When we’re young we have no real concept of life expectancy, death or what it means to be ill and infirmed. We think of the future as forever and we believe that we will live to see it. A child will blindly walk into the street and even after being taught to look both ways the only real fear associated with being hit by a car is that it will hurt and he might not get to go to baseball practice. At some point there is a breakthrough in understanding and we realize that we will not live forever. It is at this point that life becomes much more difficult to manage in that many of our decisions are influenced by the possible outcomes of the situation.
Even in light of the knowledge that one gains early in life regarding death young adults still have a sense of invincibility. They can be thrill seekers; jumping off of buildings secured only with a stretchy cord or climbing the side of a sheer cliff anchored by a piece of nylon and a prayer. The prayer may even be absent from the equation. In mid-life, however there is another change and these adults often begin to think about the end of life and how they would like to face it. It is at this point that the concepts of advanced directives and advanced care planning come to a place near the forefront of though.
The goal of advance care planning , as stated by Pearlman et al (2001), is to allow a patient’s wishes to guide treatments and extend the ability of the patient to direct medical procedures. The advance care planning process is based on the individual’s values and beliefs. It consists of four steps:
1. Thinking about the values held.
2. Openly communicating those values with friends, family and medical professionals.
3. Documenting the values clearly.
4. Ensuring that the document is available for medical professionals and family members in the event they are needed.
Robert Pearlman and a group of doctors and ethicists conducted a study between 1991 and 1995 in Seattle, Washington. In this study they interviewed 198 individuals from different groups based on health and age. There are a couple of points that I found to be profoundly interesting and telling of the mindset of these adults. The respondents were asked to rate different situations based on preference. Fifty-two per cent rated being in a persistent coma as “worse than death” and twenty-seven per cent felt the same way about severe dementia. More interesting than the dementia data is that over half of the participants would rather die than “live” in a persistent coma.
In Robert Veatch’s essay “Hospital Ethics Committees: Is There a Role?” he postulates that “…biological life per se should not be preserved unless other capacities and qualities are also present”. This can be tough medicine to swallow for the family of the infirmed but it seems that the majority of participants in Pearlman’s study reflect the opinion.
But, what if we didn’t have to face these decisions? What if there was a way to reduce the likelihood of becoming morbidly ill?
In his lecture “The Ethics of Living Forever” Dr. Glenn McGee addresses many of the options that are available to extend life. The capacity for America’s public health system has been improving over the last several years as the “baby boomers” are reaching old age. Dr. McGee states that by 2030 there will be over 68 million Americans over age 65.
During the lecture the topic of genetic research comes up and brings with it myriad ethical dilemmas. Francis Collins said that we are all carrying around some lethal genes. The search for and elimination of these genes could definitely extend the lifespan of the average human. This genetic research has found that there are 290 genes associated with heart attack and some of those genes are near definite indicators. Additionally, there are thousands of genes related to different types of cancer and still hundreds related to heart disease. According to McGee’s lecture, when asked parents said that they would not utilize genetic engineering in order to have healthier children but those same parents said that they would use genetics to weed out sperm and eggs that carry the genes that would serve as markers for genetic defects.

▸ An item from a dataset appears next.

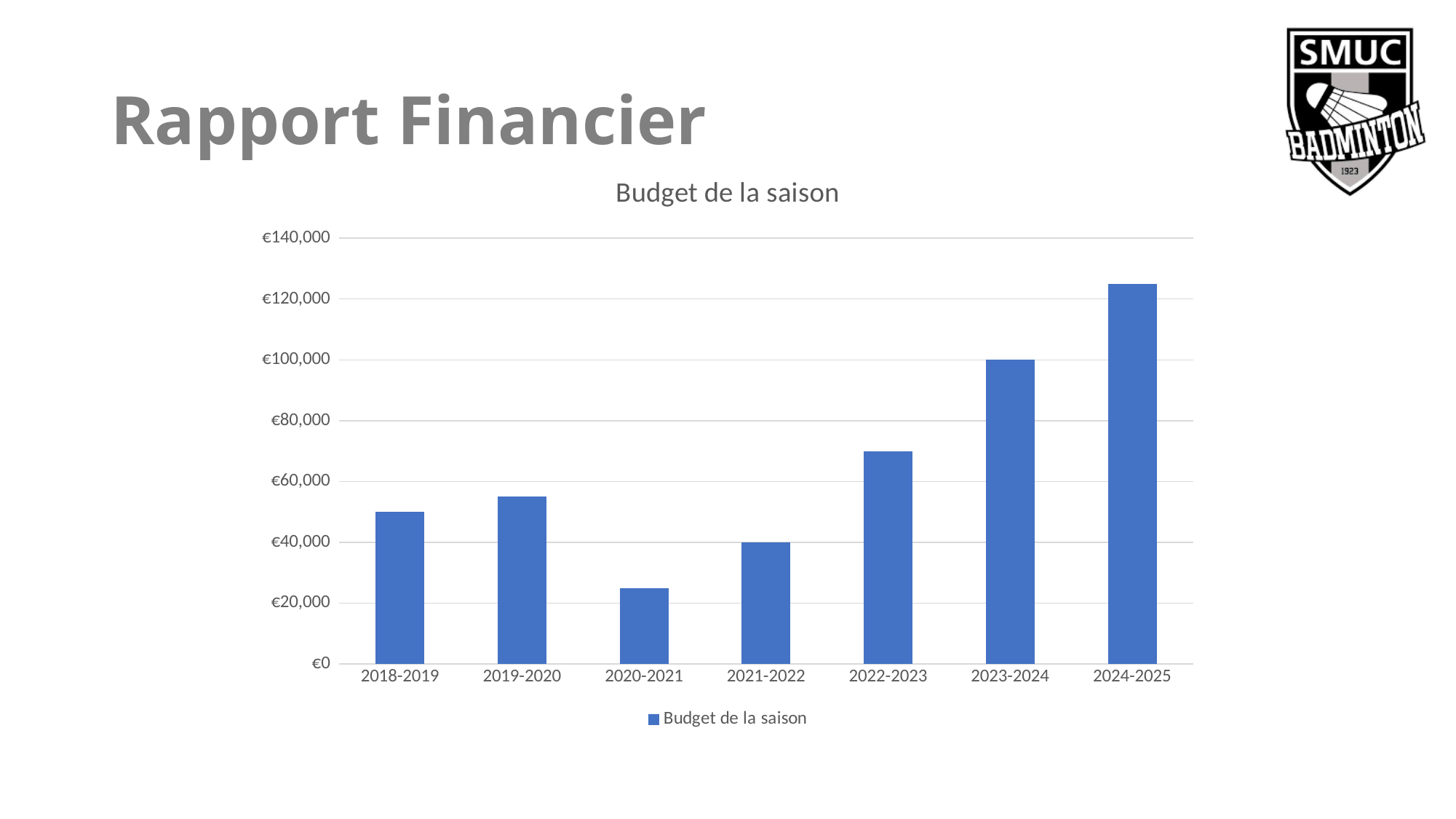
Which season has the highest budget? 2024-2025 What is the budget for the 2023-2024 season? €100,000 What is the title of the chart? Budget de la saison From 2020-2021 to 2024-2025, do the budget values rise or fall? rise What is the difference between the budgets for 2023-2024 and 2021-2022? €60,000 Which season has the larger budget, 2022-2023 or 2019-2020? 2022-2023 What type of chart is shown on the slide? bar chart Is the budget for 2024-2025 greater or less than €120,000? greater How many seasons are shown on the x axis of the chart? 7 What is the budget for the 2021-2022 season? €40,000 How many series does the legend list? 1 Which season has the lowest budget? 2020-2021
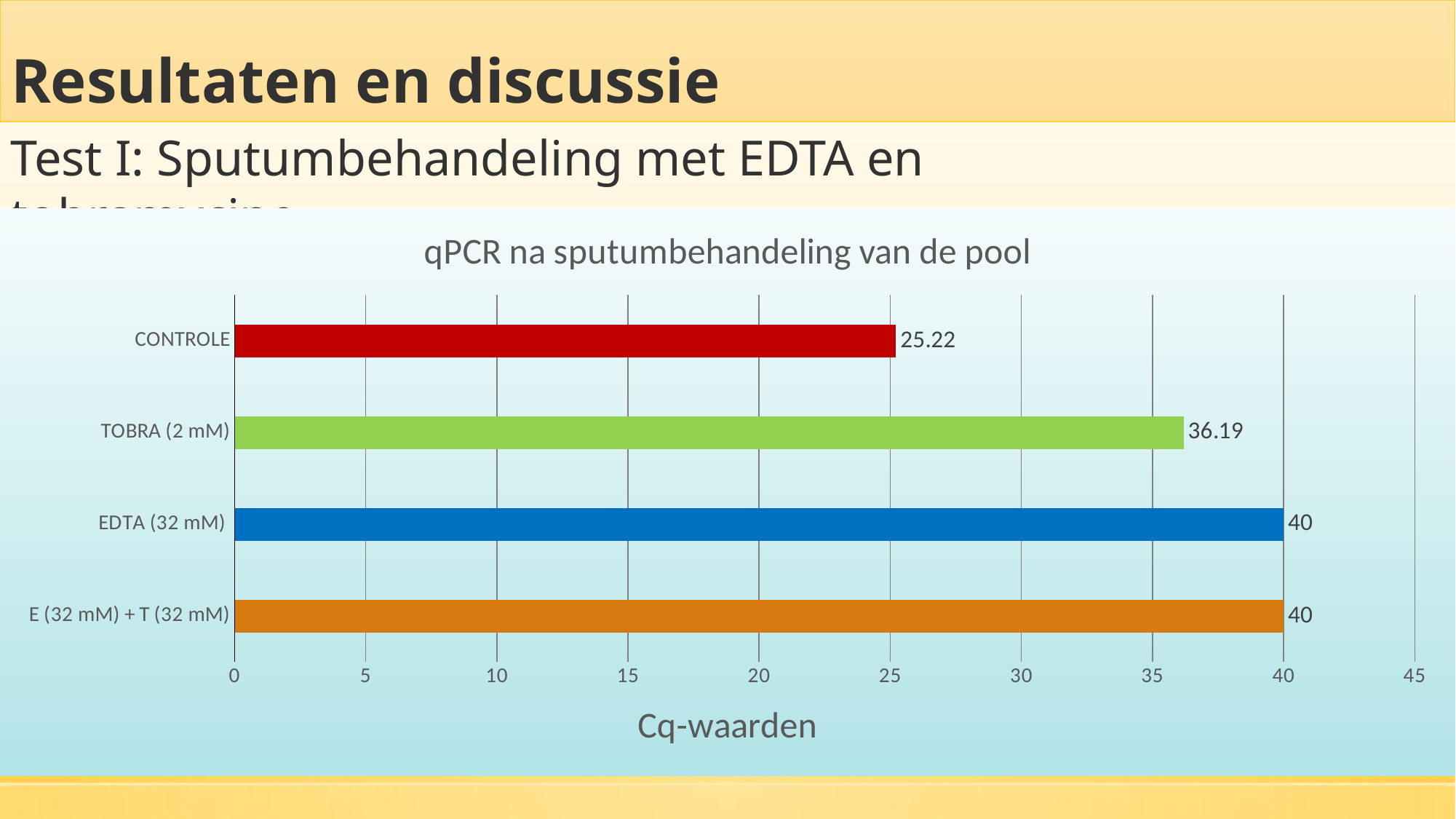
Is the value for TOBRA (2 mM) greater or less than 30? greater Which has a larger Cq value, CONTROLE or TOBRA (2 mM)? TOBRA (2 mM) What is the Cq value for CONTROLE? 25.22 Which category has the lowest Cq value? CONTROLE What is the title of the chart? qPCR na sputumbehandeling van de pool What is the Cq value for TOBRA (2 mM)? 36.19 What is the Cq value for EDTA (32 mM)? 40 What kind of chart is shown on the slide? bar chart What is the difference between the Cq values of EDTA (32 mM) and TOBRA (2 mM)? 3.81 What is the label of the x axis? Cq-waarden How many categories are shown in the chart? 4 What is the difference between the Cq values of TOBRA (2 mM) and CONTROLE? 10.97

Other ethical dilemmas that genetic testing can and do present are whether to abort a fetus if it is found that there would be a high chance for Down’s syndrome. Ethicists polled, as referred in Dr. McGee’s lecture, said that they would be in favor of abortions for families who wanted to avoid having a child because their family is already too big and they would be unable to care for all of their children if there were an addition to the family. Approximately 75% of these ethicists said that they would also be in favor of abortion if the fetus were found to display characteristics of developmental disorders when the family already has a child with a disorder.
Other issues discussed in the lecture are the chances of longer life through organ transplant and the study of cryogenics. If someone has the right amount of money and a belief that medical science will advance enough then they can choose to be frozen in the hopes that someday there will be a cure for their particular ailment. Another point discussed is the study of the Spherical Volvox. This organism found in pond scum essentially lives forever. The parent cells produce offspring but then they continue to live indefinitely; not a clone of the original cell but the actual original cell. The implications of this biological wonder are amazing. Could the fountain of youth be a dirty pond?
Where should the line be drawn when it comes to genetic testing and engineering? Is this sort of science very far removed from Adolf Hitler’s dream of a pure race?